[Review] [Album] Brown Eyed Girls – ‘Black Box’

2013_beg_black box

written by: Drowningn00b
Artist and Album: Brown Eyed Girls – ‘Black Box’
Genre: Dance Pop, Idol
Release Date: July 29, 2013

R&B has returned to K-Pop, and that’s reason to celebrate. This isn’t the same style that propelled Fin.K.L. and The Grace to popularity in the 2000s, however, and that’s a good thing. Led in large part to Primary and his work with MBLAQ and Zion.T, as well as new acts using the style like Ladies’ Code and Lush, K-Pop’s current trend pays homage to that time, giving electro-pop a rest, at least for some.

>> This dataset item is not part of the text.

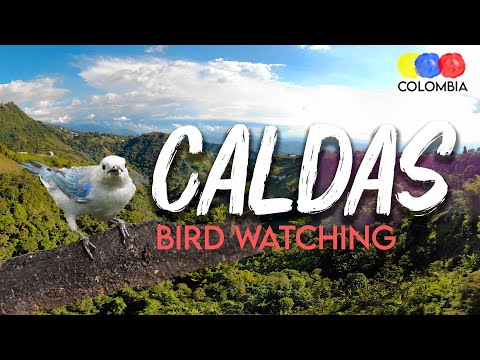Caldas: Department with Great Biodiversity in the Colombian Coffee Belt - Colombia Birdwatching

Rising to critical success with a “woe-is-me” R&B sound in their early work, “Your Story” and “Leave Ms Kim”, Brown Eyed Girls symbolizes that shift in trends; R&B may have grabbed the critics, but electro-pop had the cash flowing in. They tipped their toes back in for “A Midsummer Night’s Dream”, and have gone full in for their latest album, ‘Black Box’. Touching on the dance side of R&B, ‘Black Box’ continues BEG’s consistent approach to LPs, with some notable exceptions.

Going back to the early 80’s, when R&B and disco were linked, Brown Eyed Girls, with Yoon Il Sang once again at the helm, lay on the drums and synth sound, without bashing you over the head. Like the opener, the ironically named “After Club”, with its guitar and drums beats and synth that runs underneath, ‘Black Box’ lacks the bombast “Sixth Sense” had. Tracks like “날아갈래 (I Want To Fly)” and “거짓말이야 (It’s A Lie)” have a nice groove with beats that suggest you might want to dance along to. Not only that, but the record also plays with pacing.

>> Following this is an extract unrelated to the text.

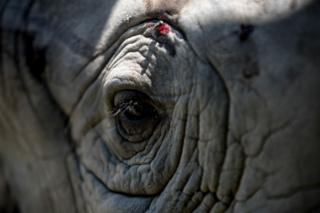 A close shot of a rhino shows its eye which is open, with long eyelashes and many folds in its skin. There is a small cut above the animals eye.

The aforementioned numbers have a quick tempo while the ladies hang back some. This is illustrated perfectly on the Primary-produced “Recipe”, with BEG’s come-hither whispers take their time to get the lyrics out without dragging the song along. McRoth was right to point out how well Miryo’s presence works with the singer, and that’s why “Recipe” works as well as it does. The trio can show off their higher registers to spectacular effect, and Miryo brings her best rapping on a BEG single since “Sixth Sense”. It’s a synergy other K-Pop groups fail to achieve, and “Recipe” has it in spades.

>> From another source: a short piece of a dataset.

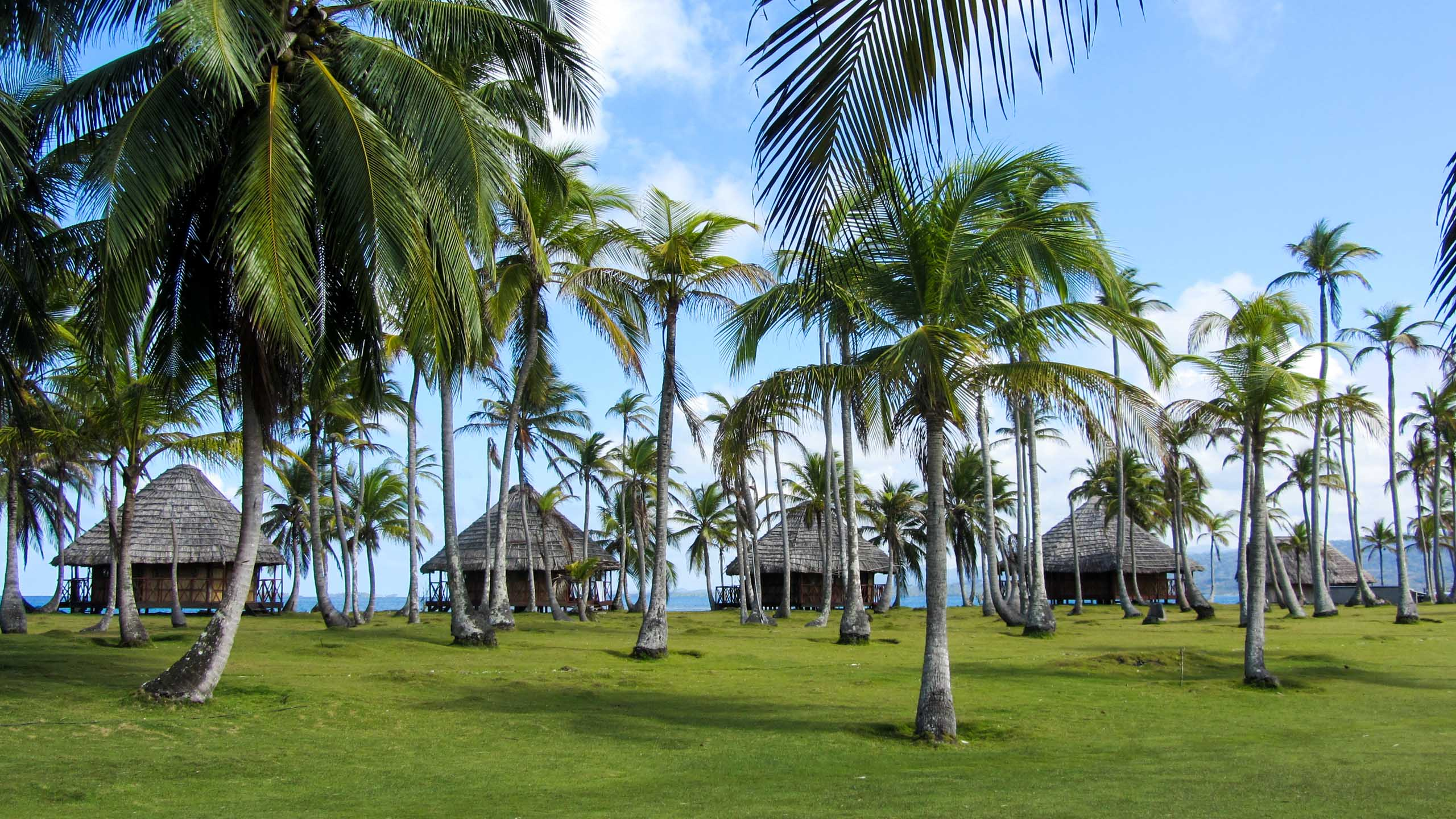 Cabins viewed through palm trees in Panama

There is also a harder thread to ‘Black Box’, shown in different ways in “Kill Bill”, “Satisfaction” and “Mystery Survivor”. These three rely on dance troupes for impact, from the syncopation in “Kill Bill”, to the rapid-fire beats in the chorus of “Satisfaction” and the trance feel of “Mystery Survivor”. The first two have good intros, starting with cool guitar riffs, but descend into drum-heavy confusion in the chorus. The vocals in both don’t help matters either; the ladies sound rough, clashing with the synths and whistling to see who can out-grit whom. The club ready “Mystery Survivor” leaves that competition behind with polished vocal performances. The drone of the production, with the 808-style drum sounds on top, take on the edge missing from BEG, and while not the best dance track this year, “Mystery Survivor” makes the inclusion of dance elements better than “Kill Bill”. A popular dance track can work, and they’ve done it, time and again, but the former two try too hard to make it gel with the R&B vibe ‘Black Box’ aims for.


A new Brown Eyed Girls record is an event. When teasers of new material hit the internet, netizens audibly gasp and hold it until the singles and subsequent record show up. Or am I the only one? For this go around, BEG hit on a good idea with R&B-dance fusion, shown to its full and shimmery effect on “Recipe”, “I Want To Fly” and the sexually suggestive “Boy”. With a couple of duds (OST copy “Good Fellas” included) and clunky dance numbers, ‘Black Box’ as a whole is a polished and cohesive journey into the groove side of R&B.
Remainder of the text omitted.